**Do this**
In the listing below, from the line containing "What distance is there" through the end, substitute "painted wall" for "gray wall" and reproduce that part with nothing else altered.
___
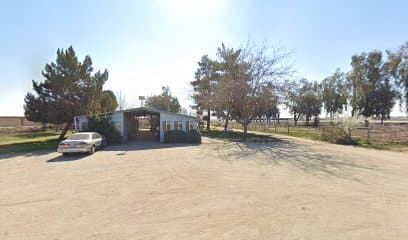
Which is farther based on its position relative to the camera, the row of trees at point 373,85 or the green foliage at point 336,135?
the row of trees at point 373,85

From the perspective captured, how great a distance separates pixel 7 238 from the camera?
4.23m

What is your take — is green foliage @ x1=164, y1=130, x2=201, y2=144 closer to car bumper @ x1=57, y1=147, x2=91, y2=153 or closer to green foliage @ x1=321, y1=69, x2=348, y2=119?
car bumper @ x1=57, y1=147, x2=91, y2=153

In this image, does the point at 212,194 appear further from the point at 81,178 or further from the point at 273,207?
the point at 81,178

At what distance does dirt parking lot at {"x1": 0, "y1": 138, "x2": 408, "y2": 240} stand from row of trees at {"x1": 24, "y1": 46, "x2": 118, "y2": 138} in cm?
1467

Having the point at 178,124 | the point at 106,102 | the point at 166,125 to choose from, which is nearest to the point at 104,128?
the point at 166,125

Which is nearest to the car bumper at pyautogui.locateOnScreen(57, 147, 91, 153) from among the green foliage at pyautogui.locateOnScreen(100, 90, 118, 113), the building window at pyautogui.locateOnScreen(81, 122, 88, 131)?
the building window at pyautogui.locateOnScreen(81, 122, 88, 131)

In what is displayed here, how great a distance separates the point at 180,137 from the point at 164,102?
39.8 m

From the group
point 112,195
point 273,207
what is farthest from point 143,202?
point 273,207

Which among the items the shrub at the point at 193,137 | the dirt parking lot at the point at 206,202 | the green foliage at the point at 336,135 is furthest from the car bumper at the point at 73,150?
the green foliage at the point at 336,135

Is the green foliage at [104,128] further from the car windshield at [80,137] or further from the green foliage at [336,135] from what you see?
the green foliage at [336,135]

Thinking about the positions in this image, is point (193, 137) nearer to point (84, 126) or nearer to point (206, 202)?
point (84, 126)

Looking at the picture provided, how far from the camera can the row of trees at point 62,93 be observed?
906 inches

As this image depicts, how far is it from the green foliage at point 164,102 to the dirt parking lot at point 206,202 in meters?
50.7

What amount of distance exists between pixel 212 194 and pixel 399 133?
2477cm
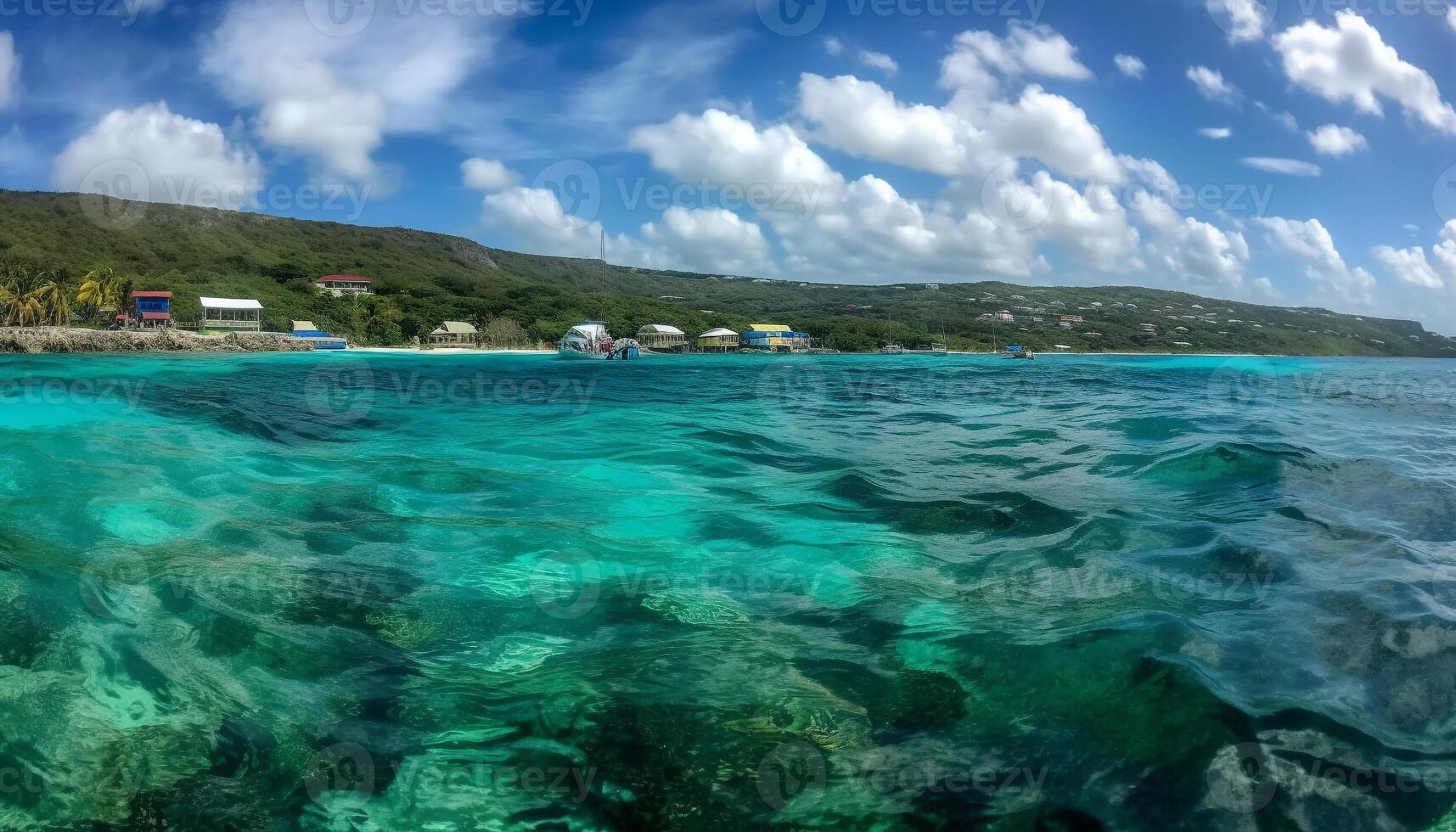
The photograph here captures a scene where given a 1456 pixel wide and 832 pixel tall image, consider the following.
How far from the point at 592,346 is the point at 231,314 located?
38818 millimetres

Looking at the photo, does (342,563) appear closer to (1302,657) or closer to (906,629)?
(906,629)

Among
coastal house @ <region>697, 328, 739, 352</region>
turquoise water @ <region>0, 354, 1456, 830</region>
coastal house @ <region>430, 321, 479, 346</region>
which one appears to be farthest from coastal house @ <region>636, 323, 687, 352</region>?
turquoise water @ <region>0, 354, 1456, 830</region>

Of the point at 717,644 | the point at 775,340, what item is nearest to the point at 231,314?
the point at 775,340

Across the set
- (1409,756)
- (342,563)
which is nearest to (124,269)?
(342,563)

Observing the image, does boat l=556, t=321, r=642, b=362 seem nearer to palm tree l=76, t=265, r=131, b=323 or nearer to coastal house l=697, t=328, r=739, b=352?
coastal house l=697, t=328, r=739, b=352

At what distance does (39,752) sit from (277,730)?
2.60 ft

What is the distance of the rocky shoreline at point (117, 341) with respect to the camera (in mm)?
46062

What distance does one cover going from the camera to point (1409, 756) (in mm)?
3062

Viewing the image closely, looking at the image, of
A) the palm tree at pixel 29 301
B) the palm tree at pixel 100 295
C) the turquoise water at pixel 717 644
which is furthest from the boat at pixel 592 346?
the turquoise water at pixel 717 644

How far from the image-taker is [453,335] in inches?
3637

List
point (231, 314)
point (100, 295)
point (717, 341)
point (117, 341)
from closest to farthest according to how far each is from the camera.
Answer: point (117, 341) < point (100, 295) < point (231, 314) < point (717, 341)

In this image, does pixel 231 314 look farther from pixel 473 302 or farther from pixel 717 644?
pixel 717 644

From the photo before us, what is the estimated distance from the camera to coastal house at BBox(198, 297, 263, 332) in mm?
72875

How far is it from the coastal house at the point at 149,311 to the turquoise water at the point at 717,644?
7707 cm
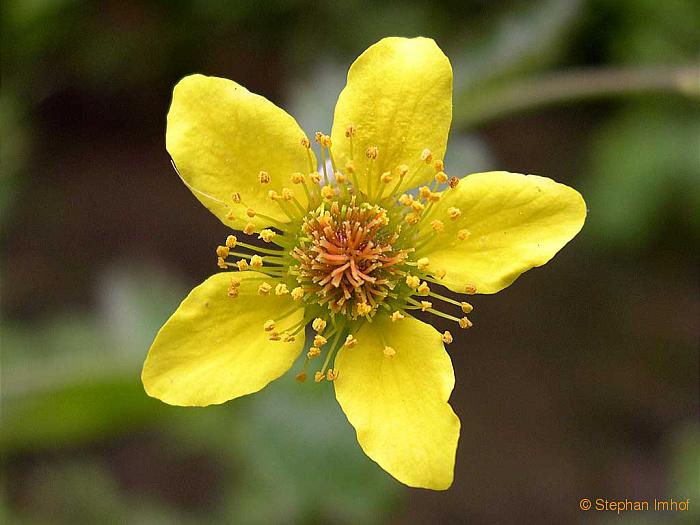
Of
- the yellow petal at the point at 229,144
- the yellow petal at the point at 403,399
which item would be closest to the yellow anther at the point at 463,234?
the yellow petal at the point at 403,399

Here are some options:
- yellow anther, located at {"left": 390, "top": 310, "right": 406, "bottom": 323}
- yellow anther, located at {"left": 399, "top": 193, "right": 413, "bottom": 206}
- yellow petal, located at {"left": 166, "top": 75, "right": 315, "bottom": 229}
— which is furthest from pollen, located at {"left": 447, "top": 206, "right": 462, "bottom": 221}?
yellow petal, located at {"left": 166, "top": 75, "right": 315, "bottom": 229}

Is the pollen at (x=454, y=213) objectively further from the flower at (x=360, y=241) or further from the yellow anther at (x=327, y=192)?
the yellow anther at (x=327, y=192)

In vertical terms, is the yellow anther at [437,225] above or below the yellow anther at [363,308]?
above

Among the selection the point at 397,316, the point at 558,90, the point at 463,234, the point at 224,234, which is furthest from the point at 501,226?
the point at 224,234

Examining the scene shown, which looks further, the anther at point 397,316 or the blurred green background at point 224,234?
the blurred green background at point 224,234

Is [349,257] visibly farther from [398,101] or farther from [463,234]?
[398,101]

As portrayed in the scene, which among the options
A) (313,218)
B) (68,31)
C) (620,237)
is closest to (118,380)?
(313,218)

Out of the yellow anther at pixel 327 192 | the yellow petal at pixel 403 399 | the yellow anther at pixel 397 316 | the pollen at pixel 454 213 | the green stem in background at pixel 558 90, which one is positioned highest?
the green stem in background at pixel 558 90

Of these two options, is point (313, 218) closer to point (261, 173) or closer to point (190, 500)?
point (261, 173)
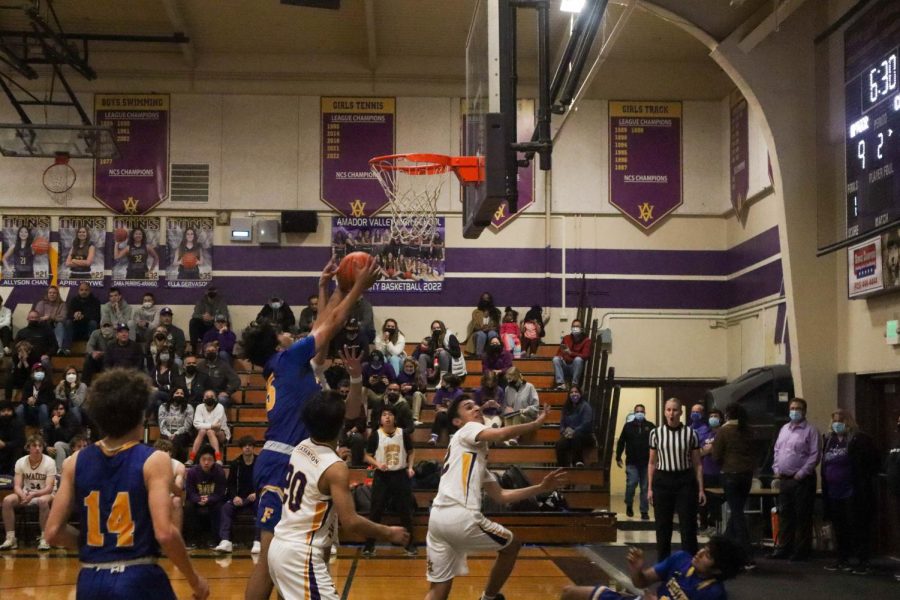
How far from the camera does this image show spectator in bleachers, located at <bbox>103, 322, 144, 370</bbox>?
16.3 m

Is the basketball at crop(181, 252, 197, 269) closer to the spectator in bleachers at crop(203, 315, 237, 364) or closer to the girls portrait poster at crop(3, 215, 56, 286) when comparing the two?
the spectator in bleachers at crop(203, 315, 237, 364)

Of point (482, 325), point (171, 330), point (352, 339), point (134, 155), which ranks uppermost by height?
point (134, 155)

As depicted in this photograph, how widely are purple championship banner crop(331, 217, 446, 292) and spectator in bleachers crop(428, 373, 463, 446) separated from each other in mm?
3555

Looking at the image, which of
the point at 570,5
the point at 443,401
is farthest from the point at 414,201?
the point at 570,5

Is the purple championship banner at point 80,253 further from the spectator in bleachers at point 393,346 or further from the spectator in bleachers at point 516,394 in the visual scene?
the spectator in bleachers at point 516,394

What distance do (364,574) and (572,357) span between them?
7949 millimetres

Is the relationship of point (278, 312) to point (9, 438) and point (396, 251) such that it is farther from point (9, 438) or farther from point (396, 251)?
point (9, 438)

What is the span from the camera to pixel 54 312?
18.3 meters

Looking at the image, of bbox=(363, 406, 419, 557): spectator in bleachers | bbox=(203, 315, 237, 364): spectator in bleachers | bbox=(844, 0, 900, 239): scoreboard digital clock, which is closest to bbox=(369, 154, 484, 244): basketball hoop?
bbox=(203, 315, 237, 364): spectator in bleachers

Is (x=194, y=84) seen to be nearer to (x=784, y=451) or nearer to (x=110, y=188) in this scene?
(x=110, y=188)

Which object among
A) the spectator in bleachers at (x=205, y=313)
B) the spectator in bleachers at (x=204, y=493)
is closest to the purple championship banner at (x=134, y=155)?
the spectator in bleachers at (x=205, y=313)

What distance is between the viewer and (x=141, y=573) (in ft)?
12.3

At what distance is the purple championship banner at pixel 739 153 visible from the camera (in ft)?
60.0

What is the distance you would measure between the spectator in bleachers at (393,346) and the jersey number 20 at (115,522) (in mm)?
13375
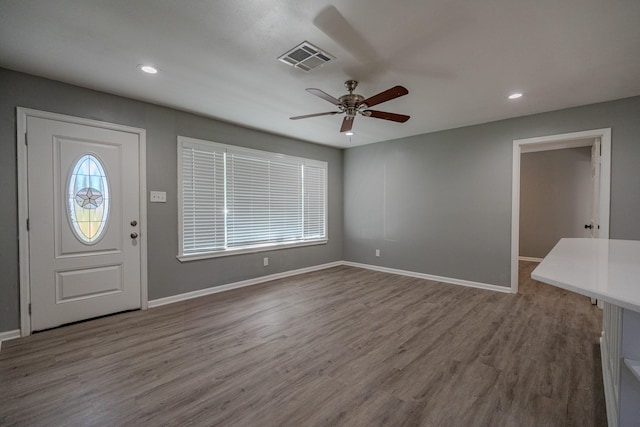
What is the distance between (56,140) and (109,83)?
80 centimetres

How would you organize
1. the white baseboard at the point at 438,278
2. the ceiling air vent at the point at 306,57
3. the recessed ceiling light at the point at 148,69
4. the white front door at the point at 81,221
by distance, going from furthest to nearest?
the white baseboard at the point at 438,278
the white front door at the point at 81,221
the recessed ceiling light at the point at 148,69
the ceiling air vent at the point at 306,57

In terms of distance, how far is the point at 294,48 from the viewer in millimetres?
2223

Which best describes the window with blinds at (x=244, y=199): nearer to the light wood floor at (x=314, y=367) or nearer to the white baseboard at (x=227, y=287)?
the white baseboard at (x=227, y=287)

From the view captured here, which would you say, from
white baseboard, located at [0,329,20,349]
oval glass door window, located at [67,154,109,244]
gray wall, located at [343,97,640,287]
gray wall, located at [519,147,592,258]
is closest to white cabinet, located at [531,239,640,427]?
gray wall, located at [343,97,640,287]

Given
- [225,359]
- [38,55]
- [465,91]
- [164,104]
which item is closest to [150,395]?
[225,359]

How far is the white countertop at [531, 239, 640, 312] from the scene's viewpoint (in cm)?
88

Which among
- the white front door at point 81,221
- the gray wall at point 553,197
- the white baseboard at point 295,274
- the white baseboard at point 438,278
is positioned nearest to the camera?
the white front door at point 81,221

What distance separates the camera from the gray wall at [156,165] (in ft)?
8.55

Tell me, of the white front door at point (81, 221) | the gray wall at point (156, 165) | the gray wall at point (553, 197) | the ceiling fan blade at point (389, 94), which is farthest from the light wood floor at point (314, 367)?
the gray wall at point (553, 197)

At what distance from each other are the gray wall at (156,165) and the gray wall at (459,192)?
1281mm

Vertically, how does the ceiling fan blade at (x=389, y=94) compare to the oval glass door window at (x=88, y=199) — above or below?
above

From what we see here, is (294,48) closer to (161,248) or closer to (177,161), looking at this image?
(177,161)

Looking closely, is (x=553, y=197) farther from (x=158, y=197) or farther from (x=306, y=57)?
(x=158, y=197)

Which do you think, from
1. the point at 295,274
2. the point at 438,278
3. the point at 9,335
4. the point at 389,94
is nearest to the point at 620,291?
the point at 389,94
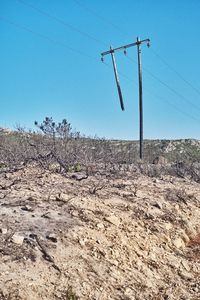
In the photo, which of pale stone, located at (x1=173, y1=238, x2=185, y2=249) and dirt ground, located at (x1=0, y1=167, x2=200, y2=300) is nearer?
dirt ground, located at (x1=0, y1=167, x2=200, y2=300)

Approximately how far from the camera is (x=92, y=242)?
5.29m

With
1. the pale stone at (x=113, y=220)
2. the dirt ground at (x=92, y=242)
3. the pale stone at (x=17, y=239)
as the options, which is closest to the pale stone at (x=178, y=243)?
the dirt ground at (x=92, y=242)

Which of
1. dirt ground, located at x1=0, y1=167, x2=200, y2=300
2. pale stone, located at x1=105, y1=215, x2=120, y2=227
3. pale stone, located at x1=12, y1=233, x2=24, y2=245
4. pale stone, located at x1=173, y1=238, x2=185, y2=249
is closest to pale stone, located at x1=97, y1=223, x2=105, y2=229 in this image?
dirt ground, located at x1=0, y1=167, x2=200, y2=300

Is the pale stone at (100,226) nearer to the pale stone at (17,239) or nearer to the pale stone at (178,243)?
the pale stone at (17,239)

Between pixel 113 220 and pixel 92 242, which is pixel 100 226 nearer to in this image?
pixel 113 220

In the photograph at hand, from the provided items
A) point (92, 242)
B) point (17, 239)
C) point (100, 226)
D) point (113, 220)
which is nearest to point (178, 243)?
point (113, 220)

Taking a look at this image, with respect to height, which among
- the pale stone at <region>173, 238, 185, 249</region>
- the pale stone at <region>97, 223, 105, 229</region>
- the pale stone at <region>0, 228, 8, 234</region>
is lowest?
the pale stone at <region>173, 238, 185, 249</region>

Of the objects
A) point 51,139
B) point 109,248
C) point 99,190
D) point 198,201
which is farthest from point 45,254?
point 51,139

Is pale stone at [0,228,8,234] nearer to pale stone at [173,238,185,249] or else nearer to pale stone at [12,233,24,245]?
pale stone at [12,233,24,245]

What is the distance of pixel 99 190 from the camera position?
7965mm

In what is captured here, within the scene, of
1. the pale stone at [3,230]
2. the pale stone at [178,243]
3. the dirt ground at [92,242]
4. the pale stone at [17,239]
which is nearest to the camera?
the dirt ground at [92,242]

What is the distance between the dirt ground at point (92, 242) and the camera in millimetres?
4324

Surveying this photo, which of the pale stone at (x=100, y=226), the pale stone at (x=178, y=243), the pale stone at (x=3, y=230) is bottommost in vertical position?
the pale stone at (x=178, y=243)

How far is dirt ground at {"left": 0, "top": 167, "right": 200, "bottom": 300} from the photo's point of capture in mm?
4324
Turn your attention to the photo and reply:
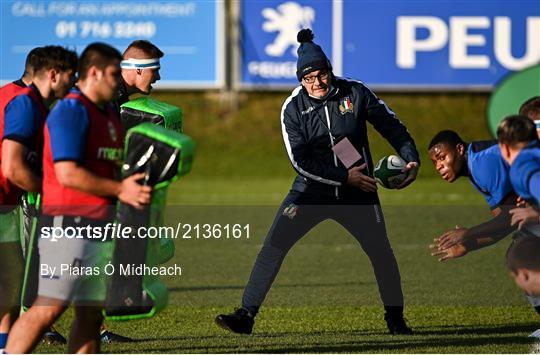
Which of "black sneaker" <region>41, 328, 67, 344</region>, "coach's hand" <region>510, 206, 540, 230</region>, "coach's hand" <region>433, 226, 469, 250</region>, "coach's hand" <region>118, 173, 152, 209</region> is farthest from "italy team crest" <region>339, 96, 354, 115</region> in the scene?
"coach's hand" <region>118, 173, 152, 209</region>

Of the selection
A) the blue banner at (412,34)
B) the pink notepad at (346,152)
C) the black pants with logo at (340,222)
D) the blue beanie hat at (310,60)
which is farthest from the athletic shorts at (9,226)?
the blue banner at (412,34)

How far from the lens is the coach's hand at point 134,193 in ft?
19.6

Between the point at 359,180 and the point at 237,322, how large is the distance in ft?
4.63

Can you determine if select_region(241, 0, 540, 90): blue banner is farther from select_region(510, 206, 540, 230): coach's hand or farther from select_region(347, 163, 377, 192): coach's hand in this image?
select_region(510, 206, 540, 230): coach's hand

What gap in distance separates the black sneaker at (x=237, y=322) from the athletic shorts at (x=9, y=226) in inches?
71.1

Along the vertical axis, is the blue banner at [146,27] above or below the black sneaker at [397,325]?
above

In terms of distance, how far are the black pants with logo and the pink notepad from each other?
310mm

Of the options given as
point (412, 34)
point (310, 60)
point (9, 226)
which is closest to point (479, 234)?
point (310, 60)

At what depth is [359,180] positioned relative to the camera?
8.46 m

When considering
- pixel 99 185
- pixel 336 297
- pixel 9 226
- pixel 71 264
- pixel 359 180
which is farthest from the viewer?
pixel 336 297

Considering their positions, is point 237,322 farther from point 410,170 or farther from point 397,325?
point 410,170

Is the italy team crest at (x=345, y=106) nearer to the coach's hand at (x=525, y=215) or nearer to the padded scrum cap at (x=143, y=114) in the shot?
the padded scrum cap at (x=143, y=114)

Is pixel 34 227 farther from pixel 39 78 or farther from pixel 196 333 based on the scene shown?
pixel 196 333

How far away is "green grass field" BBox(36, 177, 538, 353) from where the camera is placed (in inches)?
326
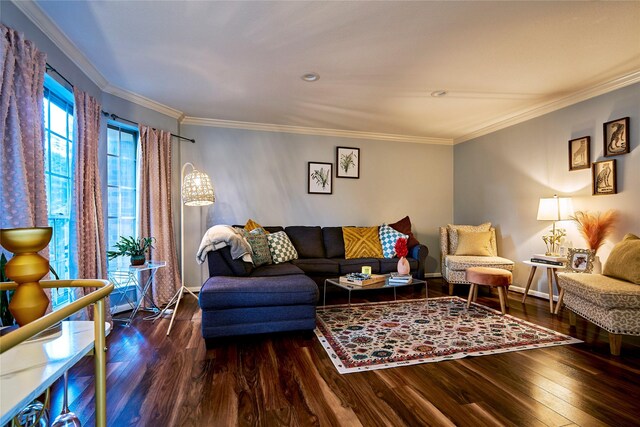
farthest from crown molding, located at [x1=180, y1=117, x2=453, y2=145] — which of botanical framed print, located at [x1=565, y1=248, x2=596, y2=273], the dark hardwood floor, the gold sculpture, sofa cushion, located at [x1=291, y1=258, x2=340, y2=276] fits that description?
the gold sculpture

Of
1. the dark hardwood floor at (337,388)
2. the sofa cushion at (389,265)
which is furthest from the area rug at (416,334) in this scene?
the sofa cushion at (389,265)

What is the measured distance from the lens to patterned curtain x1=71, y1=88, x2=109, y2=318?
2.65 m

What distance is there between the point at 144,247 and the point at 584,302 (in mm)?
4117

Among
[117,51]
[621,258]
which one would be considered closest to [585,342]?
[621,258]

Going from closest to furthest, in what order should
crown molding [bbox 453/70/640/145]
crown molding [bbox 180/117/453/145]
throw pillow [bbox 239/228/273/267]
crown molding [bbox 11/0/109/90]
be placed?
crown molding [bbox 11/0/109/90], crown molding [bbox 453/70/640/145], throw pillow [bbox 239/228/273/267], crown molding [bbox 180/117/453/145]

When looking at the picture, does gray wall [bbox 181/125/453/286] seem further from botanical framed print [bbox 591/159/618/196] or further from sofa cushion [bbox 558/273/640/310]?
sofa cushion [bbox 558/273/640/310]

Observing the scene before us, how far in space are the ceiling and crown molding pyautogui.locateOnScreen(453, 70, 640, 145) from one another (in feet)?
0.05

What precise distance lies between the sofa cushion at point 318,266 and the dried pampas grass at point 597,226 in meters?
___
**Written reply**
What distance is there between the point at 144,247 and the point at 584,302 (in mm)?
4117

Among
[117,51]
[621,258]
which one would be considered closest to [585,342]?
[621,258]

Going from closest to furthest, in what order should
crown molding [bbox 453/70/640/145]
crown molding [bbox 180/117/453/145]
throw pillow [bbox 239/228/273/267]
crown molding [bbox 11/0/109/90]
be placed?
crown molding [bbox 11/0/109/90], crown molding [bbox 453/70/640/145], throw pillow [bbox 239/228/273/267], crown molding [bbox 180/117/453/145]

When looking at the picture, does painted wall [bbox 181/125/453/286] seem further from botanical framed print [bbox 591/159/618/196] or further from sofa cushion [bbox 558/273/640/310]?
sofa cushion [bbox 558/273/640/310]

Observing the scene before us, how far in space are the ceiling and crown molding pyautogui.locateOnScreen(453, 70, 640, 145) from one another (in feet)?
0.05

What precise distance lies between the sofa cushion at point 318,266 and the dried pampas grass at point 597,226 in meters?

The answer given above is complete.